Multiple Diabetes Injections Could Yield to Injections Just 3 Times a Week
A new study found a longer-lasting insulin may be just as effective.
March 10, 2011— -- If Vicki Taniwaki eats three meals in a day, she will have "stuck" herself with insulin at least five times by the time she goes to bed at night.
Taniwaki has been diagnosed with type 1 and type 2 diabetes. She must take two basal injections, or background insulin, and three bolus injections, an insulin to control her glucose levels after meals, every single day of her life.
But, as normal as this routine has become for Taniwaki, who was diagnosed with type 2 diabetes in August 2007, she said there is certainly room for error with all those sticks and pricks.
"Anything you do that much becomes routine, but the opportunity to screw it up also goes up as you become more lax and comfortable with it," said 50-year-old Taniwaki.

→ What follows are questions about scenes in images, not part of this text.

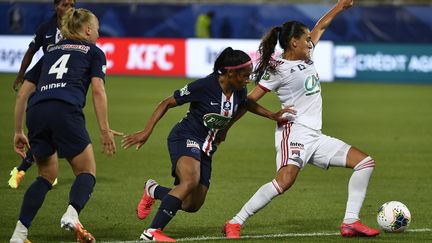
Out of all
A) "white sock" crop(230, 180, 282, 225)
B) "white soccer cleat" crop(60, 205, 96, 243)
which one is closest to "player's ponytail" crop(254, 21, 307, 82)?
"white sock" crop(230, 180, 282, 225)

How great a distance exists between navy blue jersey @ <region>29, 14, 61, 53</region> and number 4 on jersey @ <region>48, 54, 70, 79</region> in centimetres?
345

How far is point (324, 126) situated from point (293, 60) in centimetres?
1005

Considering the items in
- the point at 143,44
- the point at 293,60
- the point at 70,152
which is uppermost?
the point at 293,60

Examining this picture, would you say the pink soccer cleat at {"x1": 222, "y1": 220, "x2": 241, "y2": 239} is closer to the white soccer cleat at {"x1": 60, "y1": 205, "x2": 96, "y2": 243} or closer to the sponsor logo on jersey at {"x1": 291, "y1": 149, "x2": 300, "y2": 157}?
the sponsor logo on jersey at {"x1": 291, "y1": 149, "x2": 300, "y2": 157}

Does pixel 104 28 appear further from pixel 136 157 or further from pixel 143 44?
pixel 136 157

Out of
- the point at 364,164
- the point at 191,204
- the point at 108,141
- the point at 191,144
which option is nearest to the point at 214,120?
the point at 191,144

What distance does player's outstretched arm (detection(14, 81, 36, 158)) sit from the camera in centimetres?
873

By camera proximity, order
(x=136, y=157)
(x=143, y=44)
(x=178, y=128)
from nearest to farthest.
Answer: (x=178, y=128), (x=136, y=157), (x=143, y=44)

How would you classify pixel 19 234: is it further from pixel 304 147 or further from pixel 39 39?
pixel 39 39

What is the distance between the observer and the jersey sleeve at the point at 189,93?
345 inches

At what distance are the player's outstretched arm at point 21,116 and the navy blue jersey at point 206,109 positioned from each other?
1350mm

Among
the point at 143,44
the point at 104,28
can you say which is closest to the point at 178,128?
the point at 143,44

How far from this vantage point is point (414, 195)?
11844 millimetres

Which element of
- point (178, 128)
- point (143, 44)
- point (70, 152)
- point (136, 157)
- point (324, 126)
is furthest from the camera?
point (143, 44)
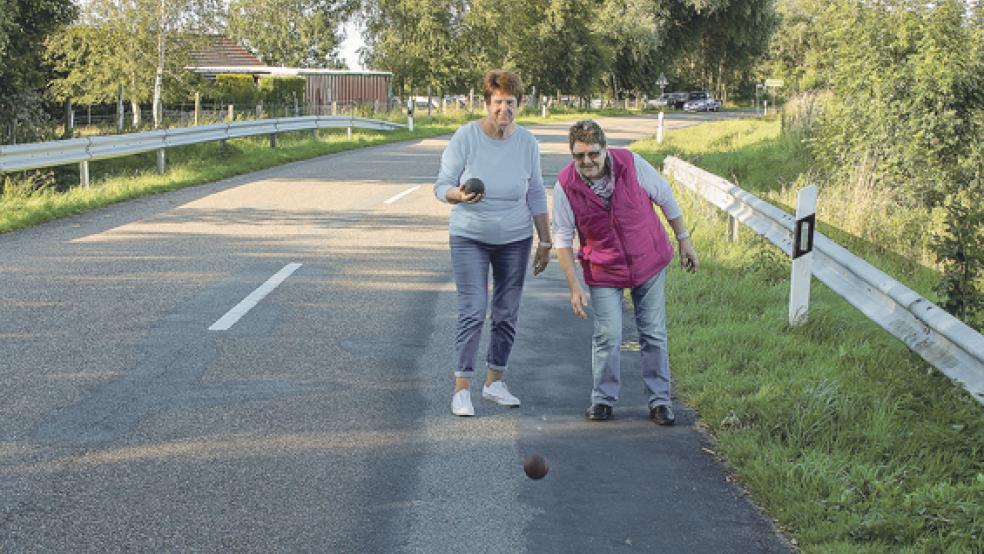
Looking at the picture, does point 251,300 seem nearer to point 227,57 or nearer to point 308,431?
point 308,431

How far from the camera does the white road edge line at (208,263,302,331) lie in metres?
7.34

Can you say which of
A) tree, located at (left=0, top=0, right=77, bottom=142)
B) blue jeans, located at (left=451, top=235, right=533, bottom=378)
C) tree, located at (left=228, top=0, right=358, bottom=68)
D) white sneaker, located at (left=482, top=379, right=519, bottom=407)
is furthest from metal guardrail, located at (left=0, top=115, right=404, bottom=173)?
tree, located at (left=228, top=0, right=358, bottom=68)

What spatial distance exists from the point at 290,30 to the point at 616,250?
93.3m

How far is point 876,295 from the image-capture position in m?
5.97

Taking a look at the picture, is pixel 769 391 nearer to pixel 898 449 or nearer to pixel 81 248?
pixel 898 449

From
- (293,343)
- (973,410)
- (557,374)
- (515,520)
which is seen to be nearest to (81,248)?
(293,343)

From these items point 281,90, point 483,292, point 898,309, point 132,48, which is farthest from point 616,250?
point 281,90

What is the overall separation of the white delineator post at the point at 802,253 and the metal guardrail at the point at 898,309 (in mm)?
68

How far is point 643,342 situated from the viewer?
574 centimetres

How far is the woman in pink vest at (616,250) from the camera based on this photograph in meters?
5.41

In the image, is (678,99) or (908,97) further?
(678,99)

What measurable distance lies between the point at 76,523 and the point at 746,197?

When Taniwaki heard about a study that found the background shot of insulin could be lowered from one or two times a day to three times a week, she said it could be a positive change to her day.
"Anything that would diminish or curtail that maintenance routine would be good," said Taniwaki. "Some people could argue that then you would have to worry about trying to remember when you did that background injection, but if I could do roughly half of what I'm doing now I would be very happy."

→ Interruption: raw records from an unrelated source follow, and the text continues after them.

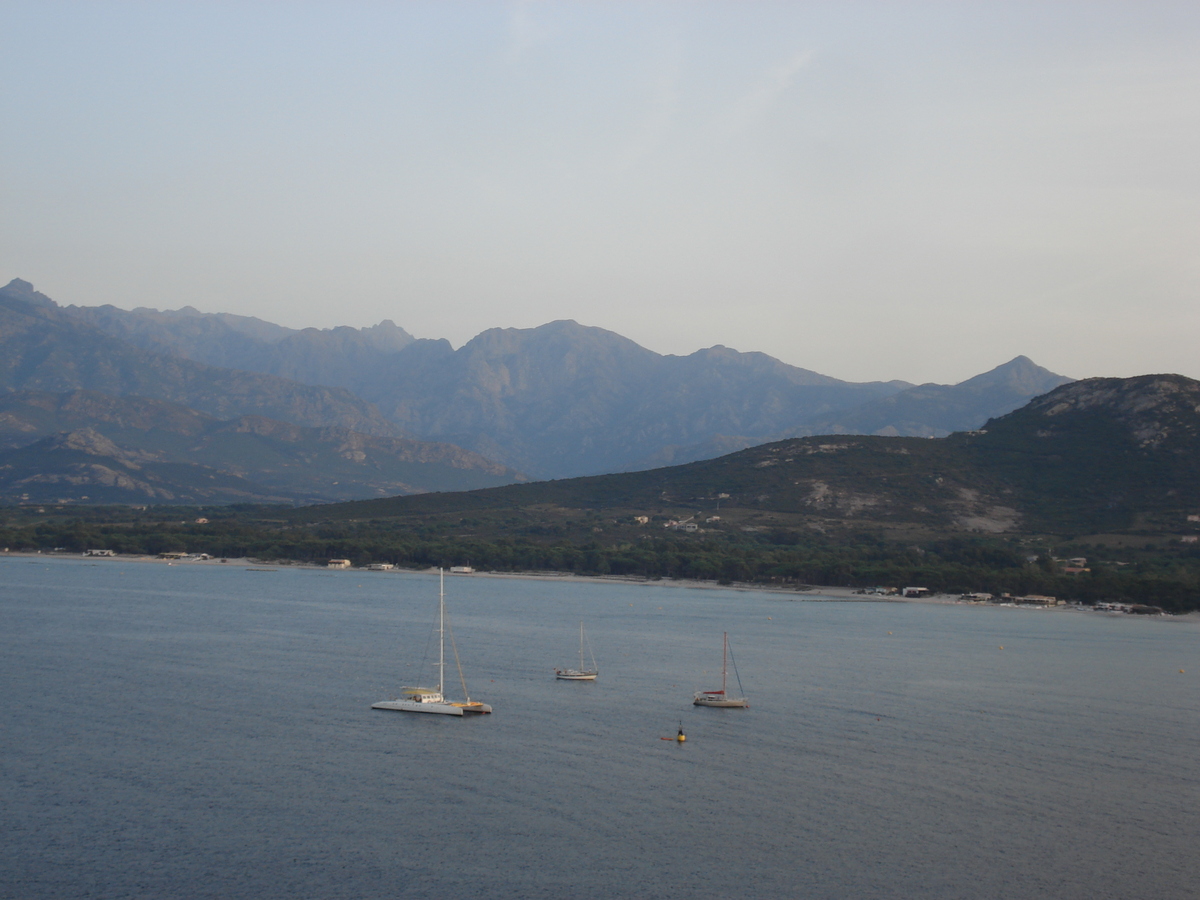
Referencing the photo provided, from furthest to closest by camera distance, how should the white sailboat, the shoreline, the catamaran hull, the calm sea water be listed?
the shoreline → the white sailboat → the catamaran hull → the calm sea water

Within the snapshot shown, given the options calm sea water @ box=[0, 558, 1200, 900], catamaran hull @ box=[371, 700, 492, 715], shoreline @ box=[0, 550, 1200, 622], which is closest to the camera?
calm sea water @ box=[0, 558, 1200, 900]

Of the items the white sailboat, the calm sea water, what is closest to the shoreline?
the calm sea water

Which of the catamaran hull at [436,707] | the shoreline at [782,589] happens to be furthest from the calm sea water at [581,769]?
the shoreline at [782,589]

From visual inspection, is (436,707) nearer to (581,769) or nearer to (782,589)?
(581,769)

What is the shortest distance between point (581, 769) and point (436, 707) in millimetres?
16534

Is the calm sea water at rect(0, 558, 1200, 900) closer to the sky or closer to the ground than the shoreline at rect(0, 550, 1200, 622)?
closer to the ground

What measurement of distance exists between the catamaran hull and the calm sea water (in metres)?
0.77

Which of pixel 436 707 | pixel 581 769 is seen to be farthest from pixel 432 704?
pixel 581 769

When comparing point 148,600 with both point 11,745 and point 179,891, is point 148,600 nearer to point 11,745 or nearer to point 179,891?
point 11,745

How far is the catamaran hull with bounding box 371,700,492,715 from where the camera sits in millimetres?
71062

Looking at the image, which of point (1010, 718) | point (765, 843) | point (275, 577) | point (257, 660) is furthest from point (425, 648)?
point (275, 577)

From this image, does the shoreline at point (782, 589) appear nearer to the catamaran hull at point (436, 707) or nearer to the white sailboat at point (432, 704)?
the white sailboat at point (432, 704)

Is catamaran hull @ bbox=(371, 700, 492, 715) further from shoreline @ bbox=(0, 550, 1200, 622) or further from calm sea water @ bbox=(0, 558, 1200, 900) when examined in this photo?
shoreline @ bbox=(0, 550, 1200, 622)

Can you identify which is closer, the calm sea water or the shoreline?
the calm sea water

While the new type of insulin is not available on the market right now, Taniwaki could be cutting back on stick and pricks in the future.
A new study, published in the Lancet, found that a longer acting form of insulin, known as degludec, is just as effective as the existing long-lasting insulin, glargine.
One injection of glargine lasts 18 to 26 hours, but study participants who used degludec had the same amount of blood sugar control as glargine while only getting injected three times a week instead of daily.